▸ **TASK PROMPT**
Your task is to output all the records below, word for word.

▸ **PROVIDED ENTRIES**
+++

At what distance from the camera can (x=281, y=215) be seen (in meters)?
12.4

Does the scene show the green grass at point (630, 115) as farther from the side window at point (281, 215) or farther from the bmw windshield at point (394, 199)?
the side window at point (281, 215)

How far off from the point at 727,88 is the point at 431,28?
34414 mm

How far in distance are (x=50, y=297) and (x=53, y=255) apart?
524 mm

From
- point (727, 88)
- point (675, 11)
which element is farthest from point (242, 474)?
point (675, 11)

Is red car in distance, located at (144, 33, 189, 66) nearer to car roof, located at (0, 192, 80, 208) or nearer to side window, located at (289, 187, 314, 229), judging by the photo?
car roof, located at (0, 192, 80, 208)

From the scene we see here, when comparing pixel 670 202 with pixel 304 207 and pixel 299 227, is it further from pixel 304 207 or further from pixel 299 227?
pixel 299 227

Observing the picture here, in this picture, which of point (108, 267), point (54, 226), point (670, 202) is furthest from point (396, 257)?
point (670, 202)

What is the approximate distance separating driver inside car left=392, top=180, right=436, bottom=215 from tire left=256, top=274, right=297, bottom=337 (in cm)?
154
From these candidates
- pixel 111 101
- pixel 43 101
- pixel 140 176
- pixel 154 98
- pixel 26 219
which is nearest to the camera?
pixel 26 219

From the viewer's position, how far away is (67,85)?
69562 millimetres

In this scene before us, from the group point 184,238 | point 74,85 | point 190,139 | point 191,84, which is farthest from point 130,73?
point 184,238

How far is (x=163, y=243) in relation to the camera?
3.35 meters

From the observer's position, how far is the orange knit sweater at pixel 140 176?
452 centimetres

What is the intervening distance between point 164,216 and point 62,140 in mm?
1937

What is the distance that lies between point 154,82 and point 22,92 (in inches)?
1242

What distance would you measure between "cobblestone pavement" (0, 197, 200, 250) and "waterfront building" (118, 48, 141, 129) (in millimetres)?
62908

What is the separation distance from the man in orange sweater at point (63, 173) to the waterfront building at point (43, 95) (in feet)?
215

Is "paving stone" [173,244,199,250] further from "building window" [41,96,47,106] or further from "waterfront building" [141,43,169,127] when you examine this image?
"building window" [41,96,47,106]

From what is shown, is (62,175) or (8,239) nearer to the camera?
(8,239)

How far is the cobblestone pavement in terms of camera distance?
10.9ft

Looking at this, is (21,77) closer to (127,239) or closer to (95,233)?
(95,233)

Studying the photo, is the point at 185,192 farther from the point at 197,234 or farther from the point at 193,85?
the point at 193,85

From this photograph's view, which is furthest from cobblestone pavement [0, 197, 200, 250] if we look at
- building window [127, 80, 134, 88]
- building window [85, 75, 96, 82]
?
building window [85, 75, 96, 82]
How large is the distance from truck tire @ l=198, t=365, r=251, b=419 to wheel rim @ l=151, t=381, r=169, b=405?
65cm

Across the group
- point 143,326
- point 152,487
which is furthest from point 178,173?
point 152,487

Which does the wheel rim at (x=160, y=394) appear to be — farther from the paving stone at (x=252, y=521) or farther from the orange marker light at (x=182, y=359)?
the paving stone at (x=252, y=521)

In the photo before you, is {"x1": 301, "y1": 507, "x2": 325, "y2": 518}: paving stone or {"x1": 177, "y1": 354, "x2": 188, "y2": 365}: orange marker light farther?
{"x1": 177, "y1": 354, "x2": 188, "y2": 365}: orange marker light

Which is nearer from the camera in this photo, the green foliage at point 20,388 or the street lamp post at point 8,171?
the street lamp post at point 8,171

+++

▸ **SOLUTION**
At what distance from the camera can (x=281, y=215) be seen (in meters)?
12.4

Does the scene show the green grass at point (630, 115) as farther from the side window at point (281, 215) or farther from the bmw windshield at point (394, 199)?
the side window at point (281, 215)

How far off from the point at 727,88 is the point at 431,28?
34414 mm

How far in distance are (x=50, y=297) and (x=53, y=255) apart?
524 mm

From
- point (727, 88)
- point (675, 11)
which element is farthest from point (242, 474)?
point (675, 11)

Is red car in distance, located at (144, 33, 189, 66) nearer to car roof, located at (0, 192, 80, 208) or nearer to side window, located at (289, 187, 314, 229), judging by the photo?
car roof, located at (0, 192, 80, 208)

From the scene we see here, when comparing pixel 670 202 with pixel 304 207 and pixel 299 227, is it further from pixel 304 207 or further from pixel 299 227?
pixel 299 227

Observing the picture here, in this picture, which of point (108, 267), point (54, 226), point (670, 202) is furthest from point (396, 257)?
point (670, 202)

What is the approximate distance separating driver inside car left=392, top=180, right=436, bottom=215 from tire left=256, top=274, right=297, bottom=337 (in cm)?
154
From these candidates
- pixel 111 101
- pixel 43 101
- pixel 140 176
- pixel 154 98
- pixel 26 219
which is nearest to the camera?
pixel 26 219

From the viewer's position, how far away is (67,85)?
69562 millimetres

In this scene before us, from the group point 184,238 | point 74,85 | point 190,139 | point 191,84, which is farthest from point 130,73?
point 184,238

How far is (x=163, y=243) in relation to the camera?
3.35 meters

From the observer's position, how far is the orange knit sweater at pixel 140 176?
452 centimetres

What is the intervening distance between point 164,216 and point 62,140 in mm?
1937

What is the distance that lies between point 154,82 and point 22,92 (in inches)?
1242

What distance would you measure between "cobblestone pavement" (0, 197, 200, 250) and "waterfront building" (118, 48, 141, 129) (in millimetres)?
62908

What is the separation distance from the man in orange sweater at point (63, 173) to the waterfront building at point (43, 95) (in feet)?
215

Is "paving stone" [173,244,199,250] further from "building window" [41,96,47,106] or further from "waterfront building" [141,43,169,127] when you examine this image?
"building window" [41,96,47,106]

From what is shown, is (62,175) or (8,239) nearer to the camera?
(8,239)

How far is the cobblestone pavement in terms of camera distance?
10.9ft

Looking at this, is (21,77) closer to (127,239) or closer to (95,233)?
(95,233)

Studying the photo, is the point at 185,192 farther from the point at 197,234 or farther from the point at 193,85?
the point at 193,85

From this photograph's view, which is furthest from cobblestone pavement [0, 197, 200, 250] if we look at
- building window [127, 80, 134, 88]
- building window [85, 75, 96, 82]
?
building window [85, 75, 96, 82]
How large is the distance from truck tire @ l=198, t=365, r=251, b=419 to wheel rim @ l=151, t=381, r=169, b=405?
65cm

Across the group
- point 143,326
- point 152,487
which is furthest from point 178,173?
point 152,487

Which does the wheel rim at (x=160, y=394) appear to be — farther from the paving stone at (x=252, y=521) or farther from the orange marker light at (x=182, y=359)?
the paving stone at (x=252, y=521)

In the photo before you, is {"x1": 301, "y1": 507, "x2": 325, "y2": 518}: paving stone or {"x1": 177, "y1": 354, "x2": 188, "y2": 365}: orange marker light farther?
{"x1": 177, "y1": 354, "x2": 188, "y2": 365}: orange marker light

Which is nearer from the camera in this photo, the green foliage at point 20,388 or the street lamp post at point 8,171?
the street lamp post at point 8,171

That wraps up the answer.